Les Mu3 ne sont pas des tueurs de haut de gamme, mais Kef a réglé très intelligemment les transducteurs. Les basses sont bien mises en avant, sur une pente régulière, n'envahissant pas les médiums. Plusieurs pointes dans les aigus permettent de garder de la clarté sans que le son ne devienne agressif, et un petit pic vers les 1 kHz – 2 kHz permet de gagner en séparation des détails, en aération de la scène sonore (ce boost est une méthode assez connue pour amplifier l'aération). Cette dernière est parmi les plus convaincantes du genre, sans devenir trop artificielle. Les écouteurs n'ont pas la richesse technique des Galaxy Buds de Samsung, vendus au même prix (230 euros), mais compensent ce côté moins précis en étant plus reposants.

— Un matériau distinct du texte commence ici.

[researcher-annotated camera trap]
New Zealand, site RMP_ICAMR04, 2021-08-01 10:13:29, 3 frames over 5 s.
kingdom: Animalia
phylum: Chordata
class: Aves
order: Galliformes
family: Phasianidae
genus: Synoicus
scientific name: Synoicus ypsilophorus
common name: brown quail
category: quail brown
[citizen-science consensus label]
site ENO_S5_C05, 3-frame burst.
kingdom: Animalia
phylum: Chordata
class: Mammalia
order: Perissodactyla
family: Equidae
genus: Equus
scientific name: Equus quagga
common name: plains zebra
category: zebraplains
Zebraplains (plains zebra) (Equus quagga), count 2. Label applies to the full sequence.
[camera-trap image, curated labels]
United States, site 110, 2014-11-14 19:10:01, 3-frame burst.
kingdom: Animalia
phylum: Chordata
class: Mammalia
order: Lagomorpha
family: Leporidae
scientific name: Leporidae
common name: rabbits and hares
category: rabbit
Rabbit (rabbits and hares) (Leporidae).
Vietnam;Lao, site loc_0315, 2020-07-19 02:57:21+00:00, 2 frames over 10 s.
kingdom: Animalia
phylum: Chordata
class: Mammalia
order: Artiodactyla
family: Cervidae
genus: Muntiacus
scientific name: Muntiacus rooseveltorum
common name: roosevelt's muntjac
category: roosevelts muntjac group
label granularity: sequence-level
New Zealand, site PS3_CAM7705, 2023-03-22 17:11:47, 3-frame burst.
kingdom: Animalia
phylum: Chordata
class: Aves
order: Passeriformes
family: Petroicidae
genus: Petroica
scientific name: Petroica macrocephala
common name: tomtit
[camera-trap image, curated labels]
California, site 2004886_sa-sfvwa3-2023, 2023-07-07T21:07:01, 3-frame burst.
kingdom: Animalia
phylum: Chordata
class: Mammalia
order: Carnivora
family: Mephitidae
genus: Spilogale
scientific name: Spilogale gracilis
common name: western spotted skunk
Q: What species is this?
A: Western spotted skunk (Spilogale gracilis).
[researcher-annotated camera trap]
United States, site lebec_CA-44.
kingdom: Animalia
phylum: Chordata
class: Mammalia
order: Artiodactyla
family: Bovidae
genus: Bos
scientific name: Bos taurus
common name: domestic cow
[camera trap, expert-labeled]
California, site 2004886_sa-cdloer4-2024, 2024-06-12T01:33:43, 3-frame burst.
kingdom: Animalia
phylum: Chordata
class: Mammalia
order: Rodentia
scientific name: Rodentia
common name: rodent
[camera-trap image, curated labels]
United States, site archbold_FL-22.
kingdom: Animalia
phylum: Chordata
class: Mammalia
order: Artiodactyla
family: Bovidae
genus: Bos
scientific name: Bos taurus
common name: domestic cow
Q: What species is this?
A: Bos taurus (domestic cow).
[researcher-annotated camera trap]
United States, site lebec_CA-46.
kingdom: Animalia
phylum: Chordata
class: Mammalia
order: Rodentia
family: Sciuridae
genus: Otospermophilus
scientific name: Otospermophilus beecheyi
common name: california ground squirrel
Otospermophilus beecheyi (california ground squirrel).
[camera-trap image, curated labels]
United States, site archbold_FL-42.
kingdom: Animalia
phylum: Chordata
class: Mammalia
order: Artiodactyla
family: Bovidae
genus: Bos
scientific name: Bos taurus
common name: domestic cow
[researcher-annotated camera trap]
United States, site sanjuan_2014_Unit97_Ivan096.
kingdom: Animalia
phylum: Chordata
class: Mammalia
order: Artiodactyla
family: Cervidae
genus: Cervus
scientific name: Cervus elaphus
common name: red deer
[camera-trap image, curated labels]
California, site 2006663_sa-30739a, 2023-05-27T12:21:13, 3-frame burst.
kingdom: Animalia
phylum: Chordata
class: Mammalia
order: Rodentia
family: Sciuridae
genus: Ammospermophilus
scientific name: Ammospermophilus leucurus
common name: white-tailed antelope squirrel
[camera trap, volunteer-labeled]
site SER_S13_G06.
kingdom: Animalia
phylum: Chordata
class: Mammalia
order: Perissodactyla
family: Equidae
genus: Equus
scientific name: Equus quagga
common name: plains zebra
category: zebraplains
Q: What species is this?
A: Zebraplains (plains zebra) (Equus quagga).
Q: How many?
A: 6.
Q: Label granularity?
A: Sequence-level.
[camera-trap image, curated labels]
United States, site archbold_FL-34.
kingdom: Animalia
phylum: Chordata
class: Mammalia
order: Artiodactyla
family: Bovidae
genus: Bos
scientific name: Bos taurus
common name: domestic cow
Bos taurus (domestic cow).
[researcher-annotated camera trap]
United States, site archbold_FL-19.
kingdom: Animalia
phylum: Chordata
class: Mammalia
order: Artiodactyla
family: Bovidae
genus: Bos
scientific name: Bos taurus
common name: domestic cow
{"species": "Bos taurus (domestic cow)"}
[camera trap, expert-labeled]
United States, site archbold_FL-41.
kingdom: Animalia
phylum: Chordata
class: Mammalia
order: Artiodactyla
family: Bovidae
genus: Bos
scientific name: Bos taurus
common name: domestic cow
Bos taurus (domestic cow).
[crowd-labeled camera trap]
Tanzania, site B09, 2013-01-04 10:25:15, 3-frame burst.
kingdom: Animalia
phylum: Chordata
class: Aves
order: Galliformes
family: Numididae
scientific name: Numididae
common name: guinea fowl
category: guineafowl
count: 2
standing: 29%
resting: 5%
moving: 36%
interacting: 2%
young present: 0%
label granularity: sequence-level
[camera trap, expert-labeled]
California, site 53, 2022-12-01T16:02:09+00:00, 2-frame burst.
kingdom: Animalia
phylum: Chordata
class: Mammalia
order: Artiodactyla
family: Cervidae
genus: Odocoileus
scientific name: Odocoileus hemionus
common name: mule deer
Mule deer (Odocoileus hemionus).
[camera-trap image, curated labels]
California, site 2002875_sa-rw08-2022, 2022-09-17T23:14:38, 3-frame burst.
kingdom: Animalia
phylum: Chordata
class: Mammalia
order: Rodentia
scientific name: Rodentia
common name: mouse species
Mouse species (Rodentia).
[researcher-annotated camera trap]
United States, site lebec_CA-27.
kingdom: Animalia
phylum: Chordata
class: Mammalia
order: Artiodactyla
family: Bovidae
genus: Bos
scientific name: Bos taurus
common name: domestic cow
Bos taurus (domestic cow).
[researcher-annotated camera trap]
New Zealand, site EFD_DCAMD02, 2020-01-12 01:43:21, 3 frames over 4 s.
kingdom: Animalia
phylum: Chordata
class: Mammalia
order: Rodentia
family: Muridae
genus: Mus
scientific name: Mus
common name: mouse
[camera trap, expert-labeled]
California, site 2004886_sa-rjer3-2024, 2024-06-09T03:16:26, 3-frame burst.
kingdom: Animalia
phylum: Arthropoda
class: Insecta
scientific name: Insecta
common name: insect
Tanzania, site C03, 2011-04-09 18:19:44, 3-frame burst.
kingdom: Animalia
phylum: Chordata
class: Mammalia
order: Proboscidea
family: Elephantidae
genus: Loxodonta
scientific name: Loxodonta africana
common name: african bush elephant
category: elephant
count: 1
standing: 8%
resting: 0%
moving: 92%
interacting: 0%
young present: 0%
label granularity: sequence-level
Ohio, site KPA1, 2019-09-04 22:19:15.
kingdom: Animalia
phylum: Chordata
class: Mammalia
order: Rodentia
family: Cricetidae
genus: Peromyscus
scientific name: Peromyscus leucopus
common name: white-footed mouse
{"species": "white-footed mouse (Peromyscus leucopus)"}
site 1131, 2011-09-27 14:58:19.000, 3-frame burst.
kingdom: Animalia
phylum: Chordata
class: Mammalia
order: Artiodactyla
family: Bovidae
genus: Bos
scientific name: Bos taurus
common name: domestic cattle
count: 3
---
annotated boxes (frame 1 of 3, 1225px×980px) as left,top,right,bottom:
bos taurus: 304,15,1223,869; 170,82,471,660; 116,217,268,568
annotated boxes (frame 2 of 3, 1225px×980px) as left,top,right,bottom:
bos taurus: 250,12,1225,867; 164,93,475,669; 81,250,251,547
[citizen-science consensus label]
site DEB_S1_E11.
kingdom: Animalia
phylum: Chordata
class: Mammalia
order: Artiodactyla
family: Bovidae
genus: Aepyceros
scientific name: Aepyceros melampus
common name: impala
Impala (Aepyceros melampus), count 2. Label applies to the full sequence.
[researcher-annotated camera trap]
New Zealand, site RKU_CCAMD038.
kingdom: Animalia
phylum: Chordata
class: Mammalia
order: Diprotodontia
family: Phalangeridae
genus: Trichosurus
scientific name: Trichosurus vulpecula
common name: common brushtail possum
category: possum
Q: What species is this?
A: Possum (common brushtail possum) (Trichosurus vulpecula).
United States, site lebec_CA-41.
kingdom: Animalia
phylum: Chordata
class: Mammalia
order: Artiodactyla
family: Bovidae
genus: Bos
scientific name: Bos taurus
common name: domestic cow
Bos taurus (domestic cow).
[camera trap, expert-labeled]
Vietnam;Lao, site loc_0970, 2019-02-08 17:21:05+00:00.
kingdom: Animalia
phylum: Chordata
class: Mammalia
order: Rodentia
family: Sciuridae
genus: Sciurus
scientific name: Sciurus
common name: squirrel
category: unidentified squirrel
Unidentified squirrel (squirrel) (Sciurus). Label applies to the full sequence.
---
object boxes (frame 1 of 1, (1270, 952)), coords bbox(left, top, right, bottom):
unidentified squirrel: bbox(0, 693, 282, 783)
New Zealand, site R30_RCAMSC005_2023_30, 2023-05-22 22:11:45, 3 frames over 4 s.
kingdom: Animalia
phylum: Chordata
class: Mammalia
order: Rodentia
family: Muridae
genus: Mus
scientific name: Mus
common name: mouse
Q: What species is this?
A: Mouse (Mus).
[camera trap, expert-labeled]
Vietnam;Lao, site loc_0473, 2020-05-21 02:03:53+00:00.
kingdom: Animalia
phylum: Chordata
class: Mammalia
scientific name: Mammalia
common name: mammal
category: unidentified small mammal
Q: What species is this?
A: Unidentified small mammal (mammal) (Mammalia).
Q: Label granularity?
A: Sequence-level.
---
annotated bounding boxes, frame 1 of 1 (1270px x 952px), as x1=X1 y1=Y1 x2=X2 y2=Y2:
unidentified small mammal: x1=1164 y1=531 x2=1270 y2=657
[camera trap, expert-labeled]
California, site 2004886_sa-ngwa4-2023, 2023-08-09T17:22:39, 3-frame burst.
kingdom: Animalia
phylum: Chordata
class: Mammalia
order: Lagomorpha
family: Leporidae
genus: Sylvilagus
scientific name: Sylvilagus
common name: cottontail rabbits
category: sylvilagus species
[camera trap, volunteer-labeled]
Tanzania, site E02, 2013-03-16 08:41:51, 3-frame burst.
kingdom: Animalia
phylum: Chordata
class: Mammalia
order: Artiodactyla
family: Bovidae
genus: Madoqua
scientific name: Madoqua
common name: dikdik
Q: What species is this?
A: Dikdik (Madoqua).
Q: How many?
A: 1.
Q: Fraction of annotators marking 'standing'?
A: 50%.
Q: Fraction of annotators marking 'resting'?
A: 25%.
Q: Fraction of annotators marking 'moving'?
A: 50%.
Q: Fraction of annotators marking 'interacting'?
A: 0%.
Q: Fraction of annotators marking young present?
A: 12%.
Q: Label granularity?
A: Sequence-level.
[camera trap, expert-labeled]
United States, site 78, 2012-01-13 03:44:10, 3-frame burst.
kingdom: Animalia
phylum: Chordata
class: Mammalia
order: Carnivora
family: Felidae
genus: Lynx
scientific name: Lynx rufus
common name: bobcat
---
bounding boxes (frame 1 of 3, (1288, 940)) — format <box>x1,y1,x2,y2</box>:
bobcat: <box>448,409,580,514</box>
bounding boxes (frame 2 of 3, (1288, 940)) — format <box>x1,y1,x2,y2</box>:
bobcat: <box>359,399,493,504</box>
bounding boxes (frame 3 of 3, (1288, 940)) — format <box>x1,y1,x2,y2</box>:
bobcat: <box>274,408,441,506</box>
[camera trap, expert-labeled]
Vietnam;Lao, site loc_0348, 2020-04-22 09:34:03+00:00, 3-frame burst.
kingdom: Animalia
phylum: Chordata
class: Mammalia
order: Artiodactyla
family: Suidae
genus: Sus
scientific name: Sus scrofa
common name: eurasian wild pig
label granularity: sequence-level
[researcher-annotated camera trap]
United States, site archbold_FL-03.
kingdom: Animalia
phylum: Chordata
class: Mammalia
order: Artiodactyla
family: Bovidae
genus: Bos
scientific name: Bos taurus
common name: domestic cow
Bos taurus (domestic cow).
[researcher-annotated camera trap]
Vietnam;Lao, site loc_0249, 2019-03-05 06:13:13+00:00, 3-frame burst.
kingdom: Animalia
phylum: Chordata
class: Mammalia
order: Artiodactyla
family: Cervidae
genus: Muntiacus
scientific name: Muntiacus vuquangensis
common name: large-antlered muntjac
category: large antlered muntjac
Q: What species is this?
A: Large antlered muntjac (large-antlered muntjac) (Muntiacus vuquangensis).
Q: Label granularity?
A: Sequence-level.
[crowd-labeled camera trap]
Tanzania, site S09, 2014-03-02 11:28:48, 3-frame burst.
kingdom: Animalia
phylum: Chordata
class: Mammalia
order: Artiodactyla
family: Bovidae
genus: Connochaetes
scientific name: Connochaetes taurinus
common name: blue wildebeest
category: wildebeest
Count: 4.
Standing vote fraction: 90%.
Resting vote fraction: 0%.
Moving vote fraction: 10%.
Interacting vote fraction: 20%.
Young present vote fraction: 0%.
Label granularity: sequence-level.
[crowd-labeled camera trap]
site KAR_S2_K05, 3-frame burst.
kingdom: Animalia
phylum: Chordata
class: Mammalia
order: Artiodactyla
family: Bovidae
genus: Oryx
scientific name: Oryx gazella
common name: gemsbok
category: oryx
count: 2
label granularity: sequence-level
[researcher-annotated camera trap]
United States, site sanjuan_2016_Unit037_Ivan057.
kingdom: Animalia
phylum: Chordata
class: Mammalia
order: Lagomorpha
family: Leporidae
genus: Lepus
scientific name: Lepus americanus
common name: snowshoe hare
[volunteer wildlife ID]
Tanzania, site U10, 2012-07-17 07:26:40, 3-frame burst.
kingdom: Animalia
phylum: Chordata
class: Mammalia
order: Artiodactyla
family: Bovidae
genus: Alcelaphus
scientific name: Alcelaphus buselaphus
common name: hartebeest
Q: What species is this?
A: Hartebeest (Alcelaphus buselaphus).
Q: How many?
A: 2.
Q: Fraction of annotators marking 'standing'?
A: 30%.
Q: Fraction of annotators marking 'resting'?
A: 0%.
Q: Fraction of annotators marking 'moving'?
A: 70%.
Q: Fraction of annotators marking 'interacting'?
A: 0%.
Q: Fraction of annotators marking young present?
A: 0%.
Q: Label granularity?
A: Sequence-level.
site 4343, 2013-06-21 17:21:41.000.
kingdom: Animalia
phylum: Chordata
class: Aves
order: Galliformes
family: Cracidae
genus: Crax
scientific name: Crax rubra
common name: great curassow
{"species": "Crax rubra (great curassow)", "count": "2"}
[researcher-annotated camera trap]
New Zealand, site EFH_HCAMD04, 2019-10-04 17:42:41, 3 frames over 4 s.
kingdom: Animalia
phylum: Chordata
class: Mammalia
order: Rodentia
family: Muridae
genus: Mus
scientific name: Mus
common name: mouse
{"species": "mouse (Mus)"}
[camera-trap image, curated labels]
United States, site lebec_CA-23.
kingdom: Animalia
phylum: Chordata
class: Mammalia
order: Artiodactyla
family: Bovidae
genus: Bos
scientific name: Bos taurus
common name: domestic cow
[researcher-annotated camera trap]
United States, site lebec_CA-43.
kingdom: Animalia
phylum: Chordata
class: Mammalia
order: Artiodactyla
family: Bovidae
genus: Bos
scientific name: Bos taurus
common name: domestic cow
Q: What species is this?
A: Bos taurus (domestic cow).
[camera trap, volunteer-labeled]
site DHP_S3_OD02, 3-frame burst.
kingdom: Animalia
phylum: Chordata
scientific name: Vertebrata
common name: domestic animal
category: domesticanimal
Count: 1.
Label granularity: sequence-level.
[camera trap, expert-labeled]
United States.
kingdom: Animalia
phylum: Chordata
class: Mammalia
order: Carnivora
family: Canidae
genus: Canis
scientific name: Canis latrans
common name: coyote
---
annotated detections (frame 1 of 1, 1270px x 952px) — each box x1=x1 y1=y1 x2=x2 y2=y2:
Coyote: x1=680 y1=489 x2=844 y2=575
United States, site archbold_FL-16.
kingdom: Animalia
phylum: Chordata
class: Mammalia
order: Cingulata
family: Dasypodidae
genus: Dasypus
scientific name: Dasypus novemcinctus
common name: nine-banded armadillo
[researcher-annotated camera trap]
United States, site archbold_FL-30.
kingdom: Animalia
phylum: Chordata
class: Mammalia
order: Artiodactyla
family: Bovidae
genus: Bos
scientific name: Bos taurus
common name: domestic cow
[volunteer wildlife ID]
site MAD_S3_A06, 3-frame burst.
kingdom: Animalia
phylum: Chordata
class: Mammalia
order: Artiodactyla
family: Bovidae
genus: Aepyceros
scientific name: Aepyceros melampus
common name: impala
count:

Pas aussi dynamique qu'un Sennheiser CX 400BT/Momentum TW 2 ou que les Sony WF1000Xm3, les Kef font montre d'une très grande polyvalence, et réussissent à rester énergiques sans jamais être agressifs, le tout avec un excellent niveau de détails. Celles et ceux qui n'accrochent pas à la relative acidité des Sony, mais trouvent les Sennheiser un peu voilés, trouveront largement leur compte ici. Les Mu3 peuvent être perçus comme des Klipsch T5 II, mais avec des basses un peu plus rondes et avec plus de clarté. Il y a un certain équilibre ici, tout en conservant beaucoup patate.
Les Kef Mu3 sont extrêmement polyvalents et restent agréables quel que soit le mixage. Leur signature sonore très bien pensée leur permet de largement trouver leur place dans le paysage, au côté des quelques meilleurs du genre.
Kef Mu3 : l'avis de Clubic
Efficace sur la plupart des points, bien conçus, très endurants, les Kef Mu3 cèdent malheureusement du terrain sur l'ergonomie. L'absence d'application dédiée et de fonction avancée limite de fait légèrement l'expérience.